Wednesday’s “must watch” House Judiciary hearing with the CEOs of Amazon, Apple, Facebook, and Google raised a host of questions, including what the goal of antitrust should be (maximizing economic welfare or other goals, like protecting small business), and how should we think about platform industries.
There are two key central things to understand about the hearing.

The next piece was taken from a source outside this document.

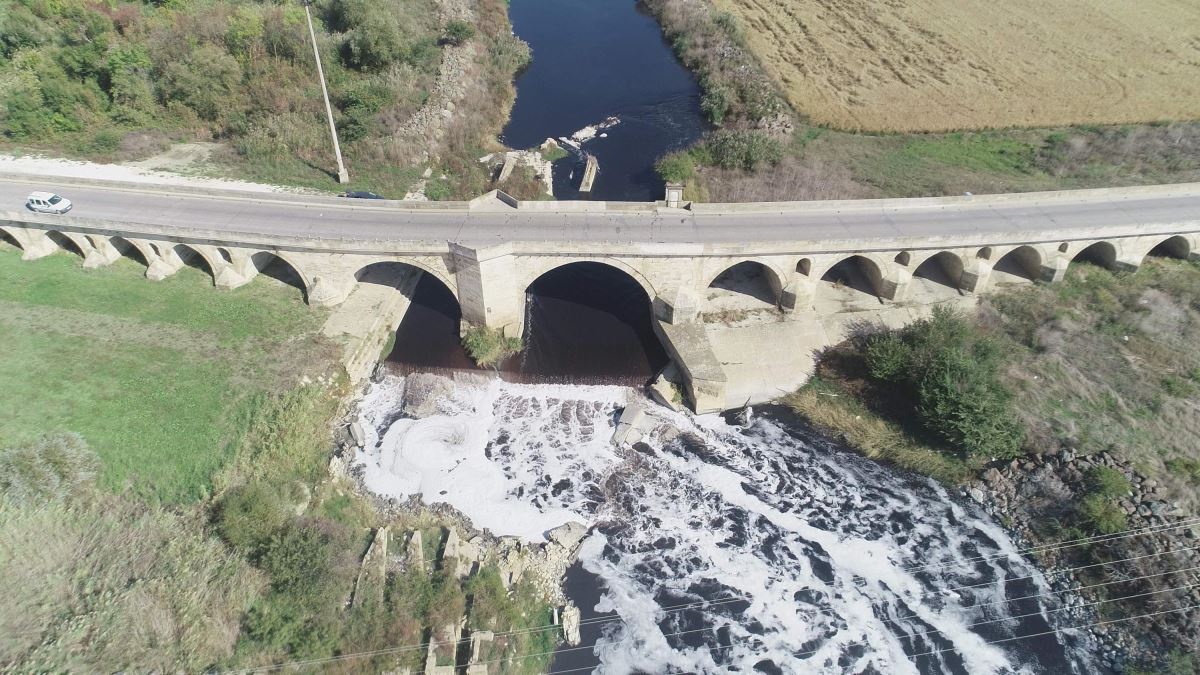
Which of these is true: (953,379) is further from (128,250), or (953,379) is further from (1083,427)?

First, the Democrats’ new focus on antitrust is grounded in neo-Brandeisian thinking, a reference to former Supreme Court Justice Louis Brandeis who fought against the emergence of the industrial economy, seeing bigness as the “mark of Cain”. As Michael Lind and I wrote in Big is Beautiful: Debunking the Myth of Small Business:
A small but intelligent and articulate school of neo-Brandeisians seeks to turn back the clock, if not to the era of anti–chain store laws and unit banking laws, at least to the heyday of the populist structure-conduct-performance era of the 1950s and 1960s, which treated even minor levels of concentration in markets as per se illegitimate and dangerous. Today’s new Brandeisianism has found a home in the twenty-first century Democratic Party, which seeks to demonstrate its solidarity with the working class and consumers through its desire to break up big companies.
Rather than hold hearings on highly concentrated industries like sanitary paper, light bulbs, and food service contractors, which would barely get coverage from even inside-the-beltway trade press, Chairman Cicillini (D-RI) knows that Big Tech COEs are a Big Draw.
But the goal is still the same: it is to make the case for shifting antitrust from its focus on overall economic welfare to a set of progressive goals, particularly shifting the economy toward small and mid-sized companies, which they see as part of the oppressed proletariat. Matt Stoller, author of Goliath, The 100-Year War between Monopoly Power and Democracy, channels this sentiment when he writes that over the last half century, “the rights of producers, of small business, or small banks and credit unions, did not matter next to the need to hold down prices for consumers.” Progressive icon Zephyr Teachout agrees when she argues for breaking up Big Tech, Big Ag and Big Money, as well as Big Broadband, Big Pharma, Big Retail and presumably Big Anything.
I won’t go into detail as to why following the neo-Brandeisian agenda this would be a disaster, not only for American workers and consumers, but national power: Mike and I explained why in Big is Beautiful. Suffice to say it would lead to lower wages, higher prices and lower productivity growth. To be clear, size does not excuse anticompetitive conduct, but existing antitrust laws are fully capable of dealing with abuses in the industries from food service contracting to social networks.
There is a second and even more serious problem with the progressives’ approach to antitrust, and that is that rejects the concept of the platform economics.
In the internet economy, size and market dominance of big platforms is not a bug; it’s a feature, a feature that is pro-consumer. Internet platforms naturally tend toward concentration, with one or two companies controlling most of the market share. As an Obama administration Council of Economic Advisers’ report noted, “Some newer technology markets are also characterized by network effects, with large positive spillovers from having many consumers use the same product. Markets in which network effects are important, such as social media sites, may come to be dominated by one firm.” In other words, there is a reason why there is one major social networking firm (Facebook), one microblogging site (Twitter), one major professional networking site (LinkedIn), and so on: Consumers get much more value by being able to communicate efficiently with a lot of people. So rather than being a problem, this concentration is a benefit.
This is important because Internet platforms may very well represent the prevailing business model of the future in many industries, such as higher education, financial services, insurance, business services, and others, delivering vast productivity gains to the economy. But if the new antitrust doctrine does not allow large platforms in information, communications and retail, there’s no way they will emerge in other sectors.
Such a major business model transformation occurred in the late 1800s and early 1900s, with the rise of the industrial corporation, as chronicled by Alfred Chandler. And counter to popular perception, neither Congress nor “trust-buster” Teddy Roosevelt were against large corporations. They were against trusts; formal agreement between competitors. The Sherman Act outlawed trusts, but not mergers. In contrast, Europe continued to allow trusts which meant that while U.S. firms merged to gain critically needed scale, in Europe they did not and remained much smaller. That, more than any other factor, is why the United Sates dominated the 20th century global economy.
Today, redoing antitrust laws to limit platforms, would be the equivalent of the Sherman Act banning not just trusts, but large, integrated corporations.
There are plenty of challenges facing the economy and workers today. Few if any come from companies being big. In fact, “big is beautiful.”